#### Assigned task:
Copy exactly and only the lines running from the one that contains "Banana Leaf Background" to the final line of the data below, without the pictures.

#### Information:
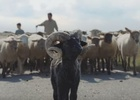 Brilliantly Bold Baby Ram Grabs Life by the Horns in Global VW Campaign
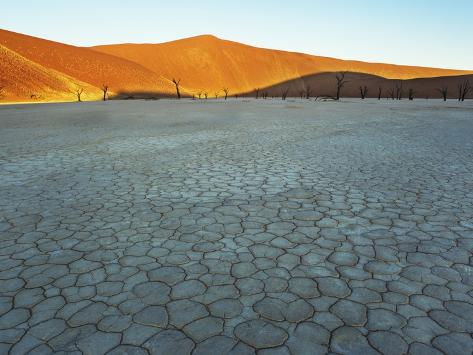Dunes rising from dry bed at Dead Vlei Photographic Print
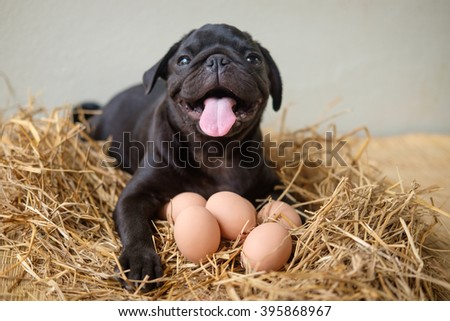 Funny picture , Pug dog give birth eggs on dry grass.(Pug dog laying with eggs on dry grass)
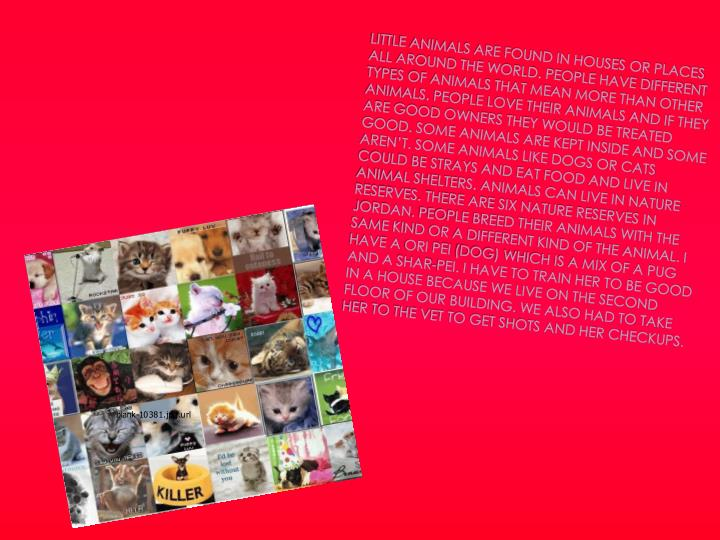 Little animals are found in houses or places all around the world. People have different types of an...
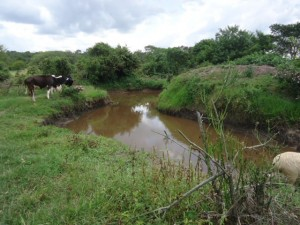 The Water Project : uganda6056-01-previous-water-source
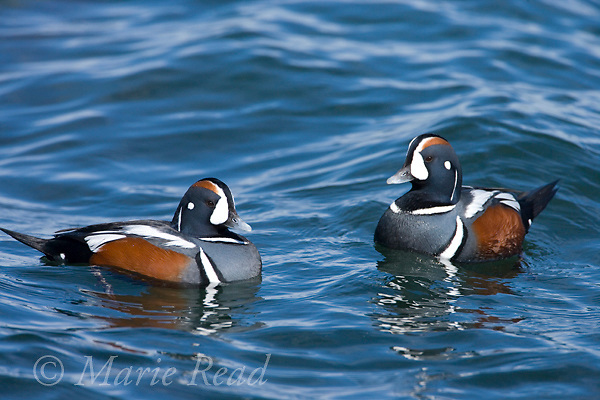 Harlequin Ducks (Histrionicus histrionicus) two males in breeding plumage,swimming, Barnegat Inlet, New Jersey, USA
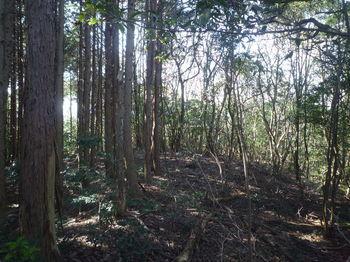 P1360409植林境(右へ).JPG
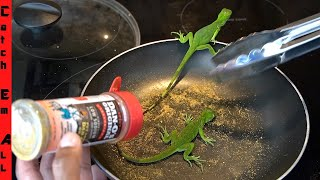 BABY IGUANA Catch and COOK! **How to BLOW DART**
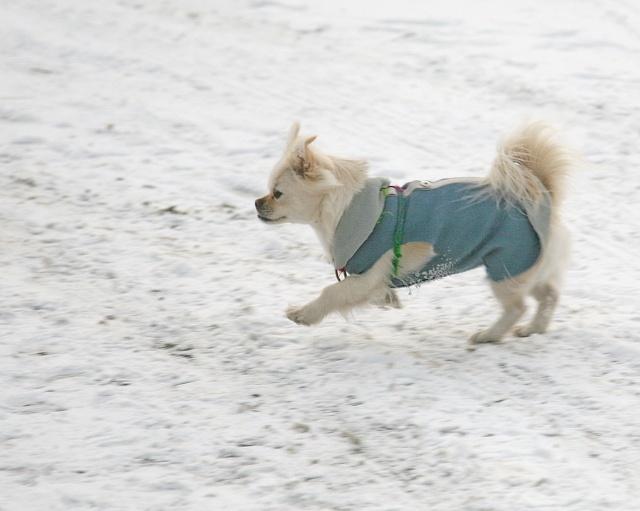 我有一只可爱的小狗舞蹈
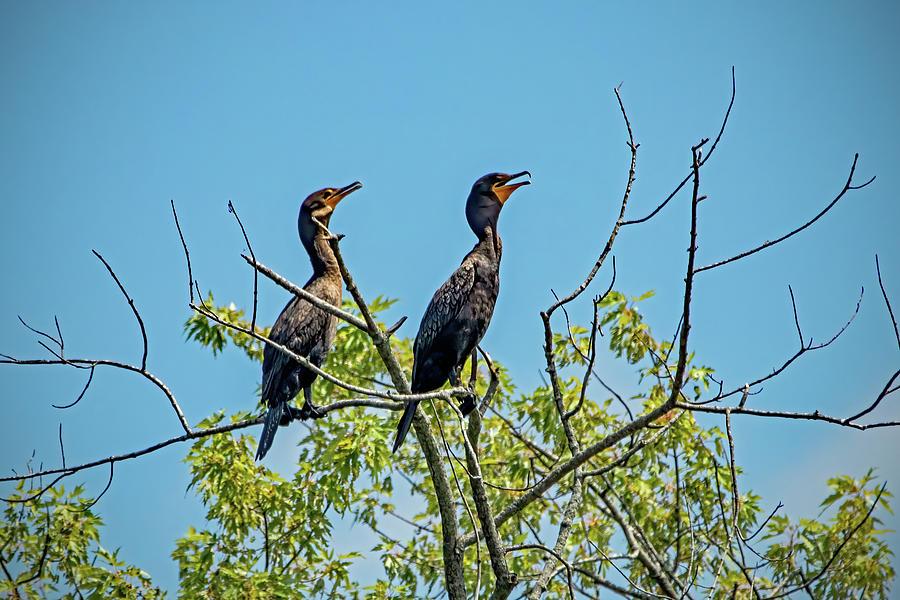 Double Crested Cormorant Pair Photograph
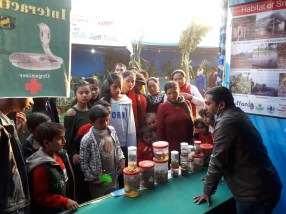 Kamal Devkota sharing his knowledge on snakes, snakebites and snake conservation to the visitors 2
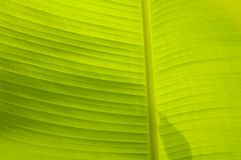 Banana Leaf Background Texture Stock Photography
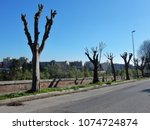 benevento   newly planted trees ... | Shutterstock . vector #1074724874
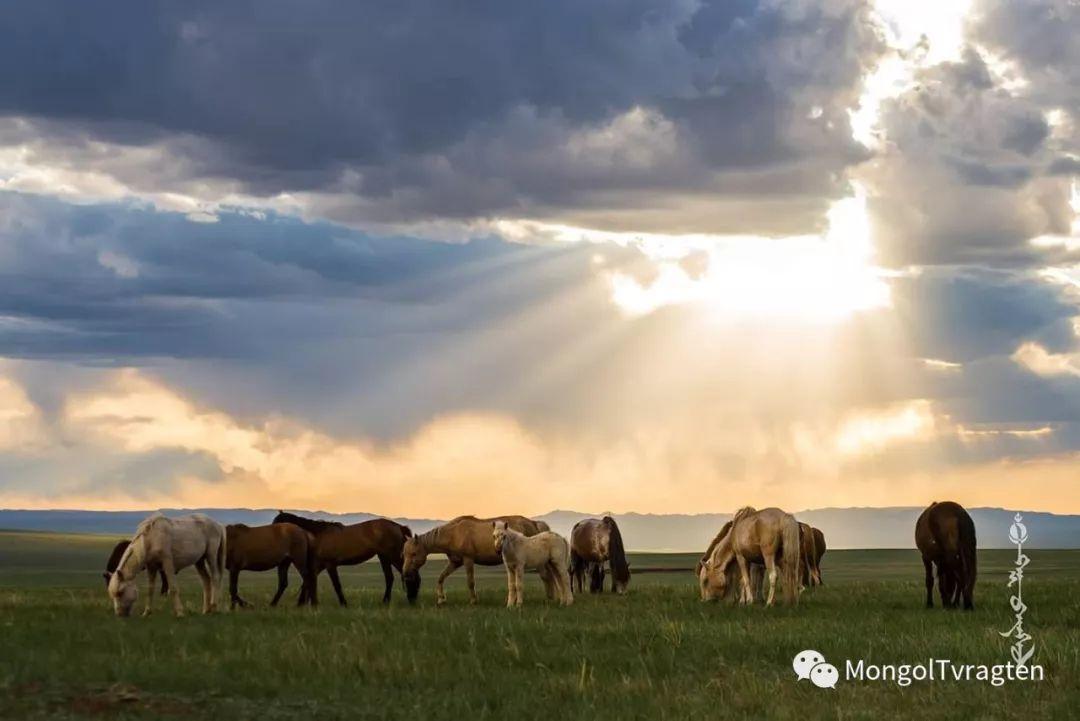 ᠮᠣᠩᠭᠣᠯ ᠮᠣᠷᠢ- ᠭ᠂ ᠪᠠᠶᠠᠰᠣᠯ 第26张 ᠮᠣᠩᠭᠣᠯ ᠮᠣᠷᠢ- ᠭ᠂ ᠪᠠᠶᠠᠰᠣᠯ 蒙古文化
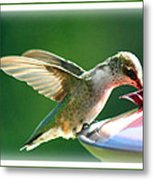 Hummingbird Eating Metal Print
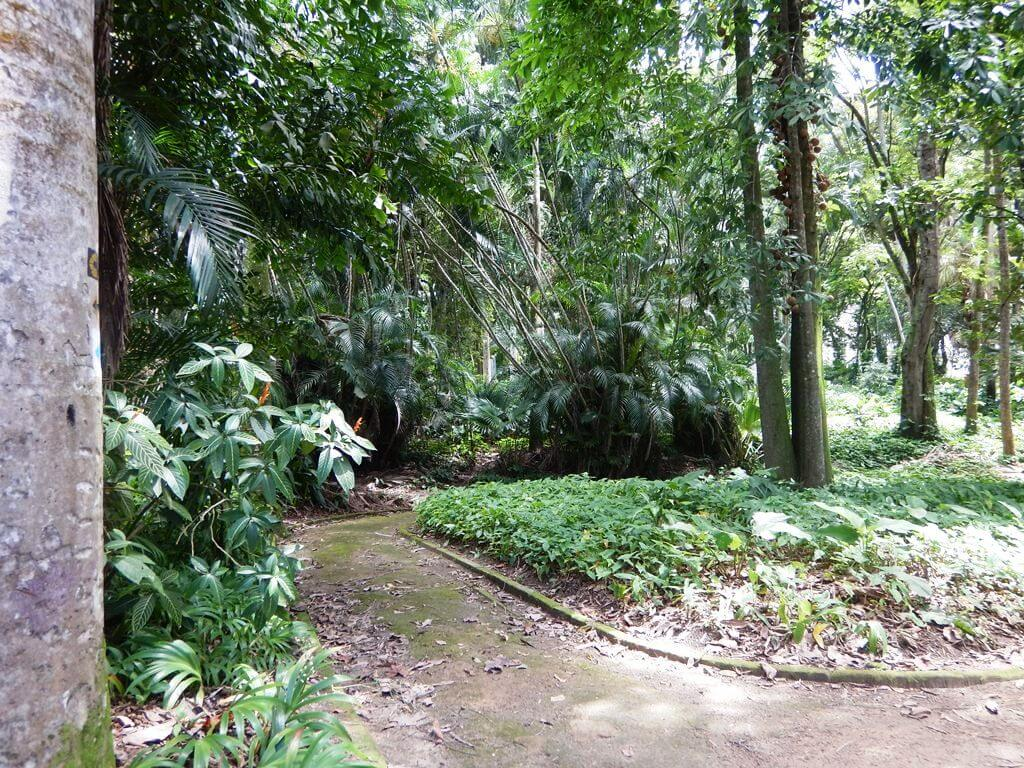 Parque Lage Trilha Cristo Redentor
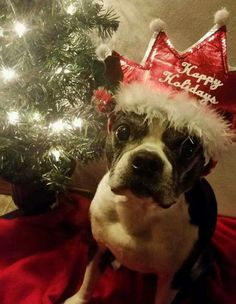 Santa's Little Helper, Boston Terriers, Christmas Animals, Best Dogs, Pets, Pictures, Photos, Boston Terrier, Terriers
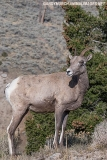 Rocky Mountain Bighorn Sheep 053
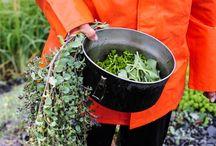 wilde eetbare planten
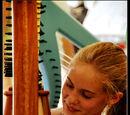 Beginner Harp Player's Toolkit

#### Response area:
 Banana Leaf Background Texture Stock Photography
 benevento   newly planted trees ... | Shutterstock . vector #1074724874
 ᠮᠣᠩᠭᠣᠯ ᠮᠣᠷᠢ- ᠭ᠂ ᠪᠠᠶᠠᠰᠣᠯ 第26张 ᠮᠣᠩᠭᠣᠯ ᠮᠣᠷᠢ- ᠭ᠂ ᠪᠠᠶᠠᠰᠣᠯ 蒙古文化
 Hummingbird Eating Metal Print
 Parque Lage Trilha Cristo Redentor
 Santa's Little Helper, Boston Terriers, Christmas Animals, Best Dogs, Pets, Pictures, Photos, Boston Terrier, Terriers
 Rocky Mountain Bighorn Sheep 053
 wilde eetbare planten
 Beginner Harp Player's Toolkit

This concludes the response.